Meanwhile, oscillations of the deposited bias potential can also lead to difficulties in achieving simulation convergence. To address this problem, the well-tempered metadynamics [38, 39] (WTMetaD) was developed, in which the heights of the deposited Gaussians are rescaled at each step. This technique indeed ensures more smooth convergence of the bias potential. Another advantage of this approach is that the smaller bias growth reduces the dependence of the initial parameter settings of Gaussian height and width. On the basis of WTMetaD, Parrinello and co-workers [40] proposed an improved algorithm in which the widths of the Gaussians are self-adaptive based on the time evolution of CVs or geometrical coordinates. This approach is shown to significantly improve the convergence speed, especially when CVs are nonlinear functions of the atomic coordinates. More recently, parallel bias metadynamics [41, 42] (PBMetaD) was developed to accelerate the crossing of high barriers that characterize multidimensional free-energy profiles by simultaneously applying multiple parallel bias potentials in low dimensionality.

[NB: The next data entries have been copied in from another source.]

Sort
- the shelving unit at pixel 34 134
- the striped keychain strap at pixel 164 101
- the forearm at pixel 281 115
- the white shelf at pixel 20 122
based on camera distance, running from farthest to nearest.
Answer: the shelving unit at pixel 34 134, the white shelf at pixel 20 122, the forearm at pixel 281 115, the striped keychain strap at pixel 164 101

Not only thermodynamic properties but also long-time scale kinetics of studied systems can be accurately predicted through the newly proposed infrequent metadynamics [43] (InMetaD) and Frequency-Adaptive Metadynamics [44] (FaMetaD) strategies at a fixed computational cost. Furthermore, apart from these adaptations in modifying the deposited bias potential, other methods aimed at obtaining better convergence by selecting more reasonable CVs have also been discussed in recent articles [16-18].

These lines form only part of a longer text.